There is, of course, not even a hint that Callisto is a hollow world.
So at this point, we’ve leaped into freefall without a net.
But, on the other hand, Lin Carter did follow Burroughs Pellucidar in
forging his own underground world, Zanthodon. For the record,
Zanthodon is an immense pocket approximately a hundred miles below the
north African sands, about the size of a small continent or large island,
inhabited by everything from Dinosaurs and Mammoths, to Cavemen, Minoans
and Barbary Pirates. Zanthodon isn’t quite Pellucidar, the
dimensions and directions don’t match, but in the Burroughs Universe, a
place like Zanthodon may be an outlier, a partially stabilized Hoos or
And the thing is, that if Callisto really is in the Burroughs universe
with Barsoom, as we speculate, then its quite likely that it may be a hollow
world. After all, the Burroughs Universe contains two hollow
worlds in Earth/Pellucidar and The Moon/Va-Nah. One could be
a fluke. Two hollow worlds back to back suggests that this may be
a common formation. Elsewhere, I’ve speculated about the possible
nature of Barsoomian and Amtorian Pellucidars. So, allow me
to do the same thing here....
Assuming that there is such a thing, what would Thanator’s Pellucidar
be like? For starters, let’s call it Vanadar, as a tribute to Va-Nah
Well, first, we can calculate its dimensions. Gravity for the
Moon/Vah-Nah, Earth/Pellucidar systems is the same on both sides.
When you are standing on Pellucidar, you don’t fall in towards the center,
any more than you fall out into space, standing on the outside. This
means that gravity is exerted from the shell itself in both directions,
inwards and outwards.
Now assuming that the composition of the shells is uniform from one
world to the next (which is a pretty big assumption, but we don’t have
much to go on), then the variation in gravity from one world to the next
comes from the different thickness of the shells. The
Moon’s shell is 250 miles thick, producing 16% gravity. Earth’s shell
is 500 to 800 miles thick, producing terrestrial gravity.

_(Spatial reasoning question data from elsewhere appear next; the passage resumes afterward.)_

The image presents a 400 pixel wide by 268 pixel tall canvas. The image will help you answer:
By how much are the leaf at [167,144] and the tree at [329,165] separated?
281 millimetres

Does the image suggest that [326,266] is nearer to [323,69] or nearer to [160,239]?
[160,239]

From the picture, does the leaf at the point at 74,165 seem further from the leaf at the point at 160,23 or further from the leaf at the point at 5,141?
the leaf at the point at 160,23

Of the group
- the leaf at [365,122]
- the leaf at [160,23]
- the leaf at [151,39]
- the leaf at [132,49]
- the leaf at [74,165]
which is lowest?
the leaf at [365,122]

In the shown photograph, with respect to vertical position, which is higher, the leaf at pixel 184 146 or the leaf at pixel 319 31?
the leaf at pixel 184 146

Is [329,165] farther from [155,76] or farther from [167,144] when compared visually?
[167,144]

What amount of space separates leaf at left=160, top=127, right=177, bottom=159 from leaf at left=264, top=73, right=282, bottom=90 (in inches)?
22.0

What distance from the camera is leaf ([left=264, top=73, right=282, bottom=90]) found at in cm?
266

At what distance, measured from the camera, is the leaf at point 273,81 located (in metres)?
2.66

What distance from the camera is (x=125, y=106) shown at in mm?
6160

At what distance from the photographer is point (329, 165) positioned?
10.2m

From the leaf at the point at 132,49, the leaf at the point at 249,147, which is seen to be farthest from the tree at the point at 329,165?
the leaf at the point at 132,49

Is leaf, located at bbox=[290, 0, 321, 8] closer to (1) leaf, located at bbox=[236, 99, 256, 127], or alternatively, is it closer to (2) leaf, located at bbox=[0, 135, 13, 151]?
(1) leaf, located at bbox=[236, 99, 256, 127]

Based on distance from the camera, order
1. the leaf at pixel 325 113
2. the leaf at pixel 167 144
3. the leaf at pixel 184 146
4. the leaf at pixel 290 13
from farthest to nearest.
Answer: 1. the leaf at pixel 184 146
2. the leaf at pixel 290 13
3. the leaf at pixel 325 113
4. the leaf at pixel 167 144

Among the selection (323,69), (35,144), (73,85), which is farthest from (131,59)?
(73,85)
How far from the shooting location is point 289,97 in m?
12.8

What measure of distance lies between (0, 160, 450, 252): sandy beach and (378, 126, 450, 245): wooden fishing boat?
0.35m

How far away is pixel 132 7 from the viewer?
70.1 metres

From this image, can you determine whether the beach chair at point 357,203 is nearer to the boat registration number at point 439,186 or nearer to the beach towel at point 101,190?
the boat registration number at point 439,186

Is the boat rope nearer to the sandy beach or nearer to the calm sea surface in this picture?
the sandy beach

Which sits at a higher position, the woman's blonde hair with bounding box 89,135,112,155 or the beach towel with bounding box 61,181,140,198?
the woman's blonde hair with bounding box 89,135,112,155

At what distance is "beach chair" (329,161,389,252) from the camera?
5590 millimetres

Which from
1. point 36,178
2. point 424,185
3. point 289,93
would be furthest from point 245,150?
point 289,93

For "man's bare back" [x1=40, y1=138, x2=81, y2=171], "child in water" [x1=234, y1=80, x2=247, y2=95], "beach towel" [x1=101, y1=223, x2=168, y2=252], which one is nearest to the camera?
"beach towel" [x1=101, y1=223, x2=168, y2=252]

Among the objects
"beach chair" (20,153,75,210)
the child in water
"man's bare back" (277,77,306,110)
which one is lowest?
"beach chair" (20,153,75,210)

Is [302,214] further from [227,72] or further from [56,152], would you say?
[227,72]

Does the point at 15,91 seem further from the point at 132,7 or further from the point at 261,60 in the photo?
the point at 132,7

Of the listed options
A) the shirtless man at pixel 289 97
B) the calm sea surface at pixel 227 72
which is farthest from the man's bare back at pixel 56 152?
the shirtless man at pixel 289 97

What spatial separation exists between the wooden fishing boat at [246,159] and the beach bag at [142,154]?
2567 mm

Thanators gravity is about 80% that of Earth’s, so proportionately,
its shell should be much thicker than the Moons, much closer to Earth’s.

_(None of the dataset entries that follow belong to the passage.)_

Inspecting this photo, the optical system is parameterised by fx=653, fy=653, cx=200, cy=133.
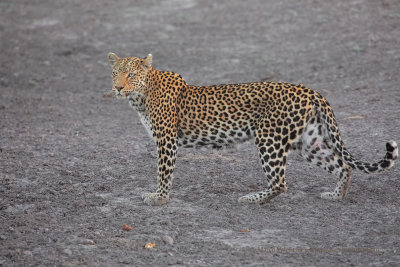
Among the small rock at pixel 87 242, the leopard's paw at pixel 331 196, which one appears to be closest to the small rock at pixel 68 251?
the small rock at pixel 87 242

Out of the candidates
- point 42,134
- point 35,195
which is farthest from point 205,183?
point 42,134

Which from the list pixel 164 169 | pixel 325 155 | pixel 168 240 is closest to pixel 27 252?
pixel 168 240

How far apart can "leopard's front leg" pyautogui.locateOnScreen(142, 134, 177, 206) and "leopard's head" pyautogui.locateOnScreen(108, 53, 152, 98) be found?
30.4 inches

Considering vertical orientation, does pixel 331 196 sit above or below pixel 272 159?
below

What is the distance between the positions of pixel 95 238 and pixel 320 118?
3253 millimetres

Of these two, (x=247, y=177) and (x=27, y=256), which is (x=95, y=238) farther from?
(x=247, y=177)

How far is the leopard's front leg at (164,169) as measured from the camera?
872 cm

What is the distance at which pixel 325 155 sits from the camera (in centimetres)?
872

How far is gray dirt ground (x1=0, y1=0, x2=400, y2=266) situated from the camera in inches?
292

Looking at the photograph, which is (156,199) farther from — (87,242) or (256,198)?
(87,242)

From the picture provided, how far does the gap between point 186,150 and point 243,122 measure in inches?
110

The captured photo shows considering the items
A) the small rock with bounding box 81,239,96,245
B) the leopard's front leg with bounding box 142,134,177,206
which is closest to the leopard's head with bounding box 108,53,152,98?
the leopard's front leg with bounding box 142,134,177,206

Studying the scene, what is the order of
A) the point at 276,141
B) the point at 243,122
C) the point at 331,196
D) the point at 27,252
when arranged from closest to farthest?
the point at 27,252 → the point at 276,141 → the point at 243,122 → the point at 331,196

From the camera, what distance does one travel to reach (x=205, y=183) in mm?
9617
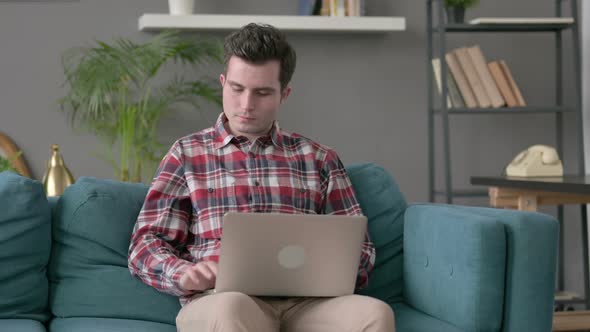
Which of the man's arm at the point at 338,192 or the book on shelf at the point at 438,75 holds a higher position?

Anywhere from 450 to 750 miles? We have to assume that Thanator’s
shell is much, much thicker than the Moon’s, so despite Thanator being
almost half again as large as the Moon, the internal sphere may actually
be smaller. The shell is probably close to the thickness of
Earth’s, definitely much greater than Earth’s proportionately.
Since it is a smaller world than Earth, the shell may actually be thicker
in real terms to make up for it.
Now, taking the diameter of Thanator, roughly 2770 miles, and subtracting
the thickness of the shell (on both sides) means that the inner sphere
of Vanadar is, very roughly, somewhere between 1870 miles and 1270 miles.

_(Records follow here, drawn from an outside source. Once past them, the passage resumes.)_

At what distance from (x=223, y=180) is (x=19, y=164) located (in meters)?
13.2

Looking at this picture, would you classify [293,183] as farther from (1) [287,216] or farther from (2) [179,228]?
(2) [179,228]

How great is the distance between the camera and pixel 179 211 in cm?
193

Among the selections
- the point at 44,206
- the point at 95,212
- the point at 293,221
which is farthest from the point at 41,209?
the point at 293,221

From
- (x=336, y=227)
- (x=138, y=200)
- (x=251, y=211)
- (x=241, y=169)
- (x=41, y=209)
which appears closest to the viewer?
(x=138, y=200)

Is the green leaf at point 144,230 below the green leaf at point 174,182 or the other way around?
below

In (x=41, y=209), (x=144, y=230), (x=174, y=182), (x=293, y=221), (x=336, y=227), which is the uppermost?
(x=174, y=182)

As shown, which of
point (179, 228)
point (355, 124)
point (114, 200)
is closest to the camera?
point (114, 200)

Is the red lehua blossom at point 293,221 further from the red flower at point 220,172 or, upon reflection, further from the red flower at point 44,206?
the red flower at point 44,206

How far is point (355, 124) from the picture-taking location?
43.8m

Both of these would be very rough guesses. Now with internal
diameters of between 1270 miles and 1870 miles, we can then calculate the
surface area of the inner Vanadar, somewhere between five million and ten
million square miles. This is compared to a surface area on
the topside of about twenty five million square miles.
In comparison, the internal surface areas of Pellucidar is about a hundred
and fifty million square miles, to two hundred on the surface. The
internal surface area of Vah Nah is eight million, compared to sixteen
million on the surface. The ratios in these cases being relatively
close, 3 to 4, and 1 to 2. Vanadar may be as extreme as 1 to 5.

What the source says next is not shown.